Jean-Luc Mélenchon. © DR"Un jour Buisson, le lendemain Assad et Guaino..." Pour l'entourage de Jean-Luc Mélenchon, il y a une volonté claire de "manipulation". Dans les commentaires sur la présence en 2007 du candidat du Front de gauche à la remise de la Légion d'honneur à Patrick Buisson, conseiller controversé de Nicolas Sarkozy, tout comme sur son déjeuner avec Henri Guaino en 2010, ou sur la photo où il apparaît au côté de Bachar Al-Assad en 2001, son équipe voit une volonté de le décrédibiliser, voire de le faire chuter. "Il y a des gens qui nous veulent du bien !", ironise Eric Coquerel, conseiller du candidat du Front de gauche à l'Elysée, mais "on n'est pas naïf".
Tout a commencé la semaine dernière, lorsque Le Nouvel Observateur a rappelé que Jean-Luc Mélenchon avait assisté en 2007 à la remise de la Légion d'honneur à Patrick Buisson, ce qu'a confirmé le candidat, tout en précisant qu'il n'était "pas un ami". A l'époque, a dit Jean-Luc Mélenchon mercredi, Patrick Buisson n'était pas encore un conseiller officieux de Nicolas Sarkozy mais un journaliste "avec qui je m'accrochais assez sévèrement" notamment sur LCI. "Fair-play", il a honoré son invitation à sa remise de Légion d'honneur. "Enfin, c'est quand même pas la guerre civile dans ce pays !", a-t-il ajouté. Il a accusé le Nouvel Obs d'avoir déversé sur lui "des torrents de bile, de haine". "J'appelle ça des tireurs dans le dos", c'est la "vieille gauche droitière qui voit revenir avec horreur les rouges, les partageux", c'est "la gauche caviar, la gauche Relais et châteaux", a-t-il lancé.
Une "présence protocolaire" lors d'une visite de Bachar al-Assad
Mais un autre front s'est ouvert mardi pour Jean-Luc Mélenchon lorsqu'est réapparue, sur Twitter, une photo datant de juin 2001. On le voyait, alors ministre de l'Enseignement professionnel du gouvernement de Lionel Jospin, au côté du président syrien Bachar al-Assad sur le tapis rouge de l'aéroport d'Orly. Cela relevait d'une simple "présence protocolaire" lors d'une visite officielle du successeur de son père Hafez al-Assad, décédé un an plus tôt, a expliqué au Parisien Arnauld Champremier-Trigano, directeur de communication du candidat, qui souligne que "Matignon l'a appelé à la dernière minute" pour qu'il se rende à Orly.

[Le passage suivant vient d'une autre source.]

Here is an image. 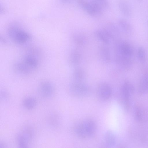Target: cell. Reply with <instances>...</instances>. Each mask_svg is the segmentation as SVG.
I'll use <instances>...</instances> for the list:
<instances>
[{
  "label": "cell",
  "instance_id": "603a6c76",
  "mask_svg": "<svg viewBox=\"0 0 148 148\" xmlns=\"http://www.w3.org/2000/svg\"><path fill=\"white\" fill-rule=\"evenodd\" d=\"M137 56L138 59L141 62L145 61L146 58V53L144 48L142 47H139L137 51Z\"/></svg>",
  "mask_w": 148,
  "mask_h": 148
},
{
  "label": "cell",
  "instance_id": "6da1fadb",
  "mask_svg": "<svg viewBox=\"0 0 148 148\" xmlns=\"http://www.w3.org/2000/svg\"><path fill=\"white\" fill-rule=\"evenodd\" d=\"M39 54L38 51L36 49L29 48L21 59L14 64V68L15 71L18 74L23 75L32 73L39 65Z\"/></svg>",
  "mask_w": 148,
  "mask_h": 148
},
{
  "label": "cell",
  "instance_id": "cb8c5ba5",
  "mask_svg": "<svg viewBox=\"0 0 148 148\" xmlns=\"http://www.w3.org/2000/svg\"><path fill=\"white\" fill-rule=\"evenodd\" d=\"M8 97V94L7 92L4 90H2L0 92V99L5 101L7 99Z\"/></svg>",
  "mask_w": 148,
  "mask_h": 148
},
{
  "label": "cell",
  "instance_id": "8992f818",
  "mask_svg": "<svg viewBox=\"0 0 148 148\" xmlns=\"http://www.w3.org/2000/svg\"><path fill=\"white\" fill-rule=\"evenodd\" d=\"M33 130L31 127L27 126L24 127L17 136V141L19 147H27L33 138Z\"/></svg>",
  "mask_w": 148,
  "mask_h": 148
},
{
  "label": "cell",
  "instance_id": "ba28073f",
  "mask_svg": "<svg viewBox=\"0 0 148 148\" xmlns=\"http://www.w3.org/2000/svg\"><path fill=\"white\" fill-rule=\"evenodd\" d=\"M112 92L110 85L106 82H101L98 85L97 89L98 97L102 101H106L111 97Z\"/></svg>",
  "mask_w": 148,
  "mask_h": 148
},
{
  "label": "cell",
  "instance_id": "4fadbf2b",
  "mask_svg": "<svg viewBox=\"0 0 148 148\" xmlns=\"http://www.w3.org/2000/svg\"><path fill=\"white\" fill-rule=\"evenodd\" d=\"M81 60V55L79 52L74 50L71 51L68 57V63L72 67H77L80 63Z\"/></svg>",
  "mask_w": 148,
  "mask_h": 148
},
{
  "label": "cell",
  "instance_id": "44dd1931",
  "mask_svg": "<svg viewBox=\"0 0 148 148\" xmlns=\"http://www.w3.org/2000/svg\"><path fill=\"white\" fill-rule=\"evenodd\" d=\"M36 103V100L35 98L32 97H28L23 100V105L26 109L31 110L35 108Z\"/></svg>",
  "mask_w": 148,
  "mask_h": 148
},
{
  "label": "cell",
  "instance_id": "d6986e66",
  "mask_svg": "<svg viewBox=\"0 0 148 148\" xmlns=\"http://www.w3.org/2000/svg\"><path fill=\"white\" fill-rule=\"evenodd\" d=\"M96 38L105 45L109 44L110 40L105 33L103 29L96 30L94 32Z\"/></svg>",
  "mask_w": 148,
  "mask_h": 148
},
{
  "label": "cell",
  "instance_id": "2e32d148",
  "mask_svg": "<svg viewBox=\"0 0 148 148\" xmlns=\"http://www.w3.org/2000/svg\"><path fill=\"white\" fill-rule=\"evenodd\" d=\"M138 90L141 94L148 92V72L143 75L139 84Z\"/></svg>",
  "mask_w": 148,
  "mask_h": 148
},
{
  "label": "cell",
  "instance_id": "9c48e42d",
  "mask_svg": "<svg viewBox=\"0 0 148 148\" xmlns=\"http://www.w3.org/2000/svg\"><path fill=\"white\" fill-rule=\"evenodd\" d=\"M102 29L110 40H119L121 31L118 25L112 22H109Z\"/></svg>",
  "mask_w": 148,
  "mask_h": 148
},
{
  "label": "cell",
  "instance_id": "d4e9b609",
  "mask_svg": "<svg viewBox=\"0 0 148 148\" xmlns=\"http://www.w3.org/2000/svg\"><path fill=\"white\" fill-rule=\"evenodd\" d=\"M62 3L64 4H68L70 3L72 0H60Z\"/></svg>",
  "mask_w": 148,
  "mask_h": 148
},
{
  "label": "cell",
  "instance_id": "ac0fdd59",
  "mask_svg": "<svg viewBox=\"0 0 148 148\" xmlns=\"http://www.w3.org/2000/svg\"><path fill=\"white\" fill-rule=\"evenodd\" d=\"M86 73L84 70L80 67H75L72 73L73 81L83 82L86 77Z\"/></svg>",
  "mask_w": 148,
  "mask_h": 148
},
{
  "label": "cell",
  "instance_id": "5bb4252c",
  "mask_svg": "<svg viewBox=\"0 0 148 148\" xmlns=\"http://www.w3.org/2000/svg\"><path fill=\"white\" fill-rule=\"evenodd\" d=\"M118 5L120 11L124 16L127 17L131 16L132 14L131 8L126 0H119Z\"/></svg>",
  "mask_w": 148,
  "mask_h": 148
},
{
  "label": "cell",
  "instance_id": "5b68a950",
  "mask_svg": "<svg viewBox=\"0 0 148 148\" xmlns=\"http://www.w3.org/2000/svg\"><path fill=\"white\" fill-rule=\"evenodd\" d=\"M69 90L71 94L77 97H82L88 95L90 89L83 82L73 81L70 84Z\"/></svg>",
  "mask_w": 148,
  "mask_h": 148
},
{
  "label": "cell",
  "instance_id": "52a82bcc",
  "mask_svg": "<svg viewBox=\"0 0 148 148\" xmlns=\"http://www.w3.org/2000/svg\"><path fill=\"white\" fill-rule=\"evenodd\" d=\"M79 5L87 13L93 17L100 16L103 11L91 0H75Z\"/></svg>",
  "mask_w": 148,
  "mask_h": 148
},
{
  "label": "cell",
  "instance_id": "e0dca14e",
  "mask_svg": "<svg viewBox=\"0 0 148 148\" xmlns=\"http://www.w3.org/2000/svg\"><path fill=\"white\" fill-rule=\"evenodd\" d=\"M103 139L104 143L107 147H111L115 145L116 137L114 133L111 130H108L106 132Z\"/></svg>",
  "mask_w": 148,
  "mask_h": 148
},
{
  "label": "cell",
  "instance_id": "ffe728a7",
  "mask_svg": "<svg viewBox=\"0 0 148 148\" xmlns=\"http://www.w3.org/2000/svg\"><path fill=\"white\" fill-rule=\"evenodd\" d=\"M72 40L75 45L79 46H82L86 43V38L83 34L76 33L74 34L72 36Z\"/></svg>",
  "mask_w": 148,
  "mask_h": 148
},
{
  "label": "cell",
  "instance_id": "9a60e30c",
  "mask_svg": "<svg viewBox=\"0 0 148 148\" xmlns=\"http://www.w3.org/2000/svg\"><path fill=\"white\" fill-rule=\"evenodd\" d=\"M118 25L121 31L128 35L132 34V28L127 21L123 18H120L118 20Z\"/></svg>",
  "mask_w": 148,
  "mask_h": 148
},
{
  "label": "cell",
  "instance_id": "30bf717a",
  "mask_svg": "<svg viewBox=\"0 0 148 148\" xmlns=\"http://www.w3.org/2000/svg\"><path fill=\"white\" fill-rule=\"evenodd\" d=\"M39 90L42 97L45 98H49L53 95L54 91V87L51 82L44 81L40 84Z\"/></svg>",
  "mask_w": 148,
  "mask_h": 148
},
{
  "label": "cell",
  "instance_id": "7a4b0ae2",
  "mask_svg": "<svg viewBox=\"0 0 148 148\" xmlns=\"http://www.w3.org/2000/svg\"><path fill=\"white\" fill-rule=\"evenodd\" d=\"M97 125L92 119H86L78 121L74 127L76 135L81 139H87L92 136L97 130Z\"/></svg>",
  "mask_w": 148,
  "mask_h": 148
},
{
  "label": "cell",
  "instance_id": "7c38bea8",
  "mask_svg": "<svg viewBox=\"0 0 148 148\" xmlns=\"http://www.w3.org/2000/svg\"><path fill=\"white\" fill-rule=\"evenodd\" d=\"M98 53L99 58L103 63L108 64L110 62L111 57L110 51L106 45L101 46L99 48Z\"/></svg>",
  "mask_w": 148,
  "mask_h": 148
},
{
  "label": "cell",
  "instance_id": "277c9868",
  "mask_svg": "<svg viewBox=\"0 0 148 148\" xmlns=\"http://www.w3.org/2000/svg\"><path fill=\"white\" fill-rule=\"evenodd\" d=\"M8 34L11 40L19 45L27 43L31 38V36L29 34L16 25H12L9 27Z\"/></svg>",
  "mask_w": 148,
  "mask_h": 148
},
{
  "label": "cell",
  "instance_id": "7402d4cb",
  "mask_svg": "<svg viewBox=\"0 0 148 148\" xmlns=\"http://www.w3.org/2000/svg\"><path fill=\"white\" fill-rule=\"evenodd\" d=\"M91 0L103 11L108 7L109 3L107 0Z\"/></svg>",
  "mask_w": 148,
  "mask_h": 148
},
{
  "label": "cell",
  "instance_id": "3957f363",
  "mask_svg": "<svg viewBox=\"0 0 148 148\" xmlns=\"http://www.w3.org/2000/svg\"><path fill=\"white\" fill-rule=\"evenodd\" d=\"M115 60L121 61H132L134 51L127 42L118 40L114 45Z\"/></svg>",
  "mask_w": 148,
  "mask_h": 148
},
{
  "label": "cell",
  "instance_id": "8fae6325",
  "mask_svg": "<svg viewBox=\"0 0 148 148\" xmlns=\"http://www.w3.org/2000/svg\"><path fill=\"white\" fill-rule=\"evenodd\" d=\"M134 91V87L129 82L125 81L122 84L121 92L125 104L127 105L130 98Z\"/></svg>",
  "mask_w": 148,
  "mask_h": 148
}]
</instances>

Enfin, mercredi, le site internet du Point a parlé d'un déjeuner entre Mélenchon et Guaino en 2010 au restaurant de l'Institut du monde arabe par "l'entremise du journaliste Eric Zemmour". Interrogé à l'émission "Questions d'info" LCP/Le Monde/AFP/France Info, Jean-Luc Mélenchon a expliqué qu'au cours de ce déjeuner, "à la terrasse" de l'IMA et absolument "pas secret", il avait été question du retour de la France dans le commandement intégré de l'Otan. "Je voulais arriver à comprendre comment quelqu'un comme Guaino dont je connais les positions et tout ce secteur de la droite gaullienne pouvaient s'être retrouvés à approuver" cette intégration, "tandis que moi je suis pour la sortie de l'Otan", a-t-il dit. "On peut faire une histoire de tout, par exemple j'ai peut-être rencontré E.T." ou "le Père Noël", a-t-il ensuite ironisé. Tout cela sert "d'abord Mme Le Pen (...) puis aussi tout le camp Hollande", selon lui.
"Si on diffusait la liste de tous les candidats avec les gens avec qui ils ont dîné, on aurait 40 pages !", peste désormais Eric Coquerel. Et revenant sur les indiscrétions de la semaine écoulée, il insiste : "On essaie de donner l'impression de liens avec un dictateur puis de rapports privilégiés de Jean-Luc Mélenchon avec Nicolas Sarkozy, c'est une manipulation". Lui préfère parler de simples "rapports républicains" avec des conseillers du chef de l'Etat.